An jeweils dritter und vierter Stelle sind der Vorsitzende der Partei Bütün-Kirgistan Adachan Madumarow und der ehemalige Premierminister Temir Sarijew. Die regionale Verteilung der Ergebnisse spiegelt auch die Herkunft der Kandidaten wieder. Während Dscheenbekow seine Stimmen vor allem im Süden des Landes einholte, erhielt Babanow in seiner Heimatregion Talas über 80 Prozent der Stimmen.

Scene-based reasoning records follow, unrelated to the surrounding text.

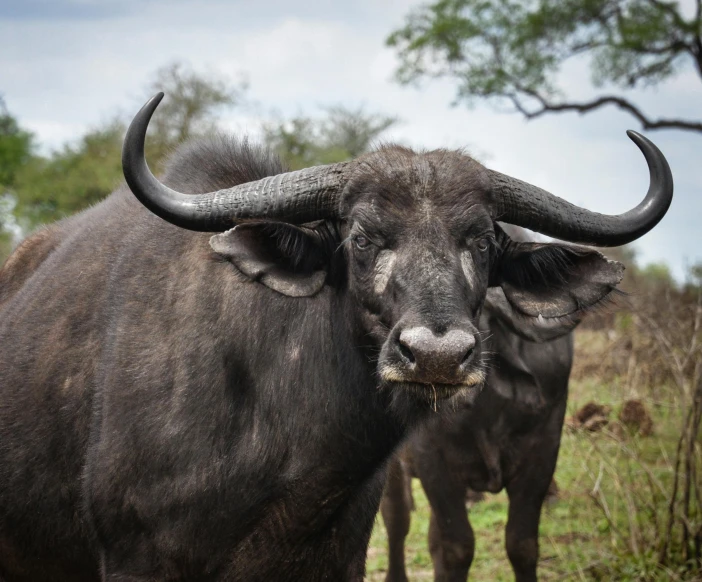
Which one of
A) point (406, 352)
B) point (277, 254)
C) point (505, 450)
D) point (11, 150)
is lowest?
point (505, 450)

Keine großflächigen Verstoße
Die endgültigen Ergebnisse werden laut Gesetzgebung innerhalb der nächsten 20 Tage bekannt gegeben. Insgesamt scheint das elektronische Wahlsystem gut funktioniert zu haben und es wurden keine großflächigen Wahlfälschungen beobachtet. Stimmenkauf, die Beeinflussung von Wählern durch administrative Ressourcen und Verstöße gegen Wahlkampfvorgaben hatten zuvor ihre Schatten auf die Wahl geworfen. Am Wahltag selbst liefen die Stimmabgaben laut unabhängigen Beobachtern ohne größere Probleme ab. Ersten Meldungen zufolge wurden insgesamt 100 Verstöße gemeldet.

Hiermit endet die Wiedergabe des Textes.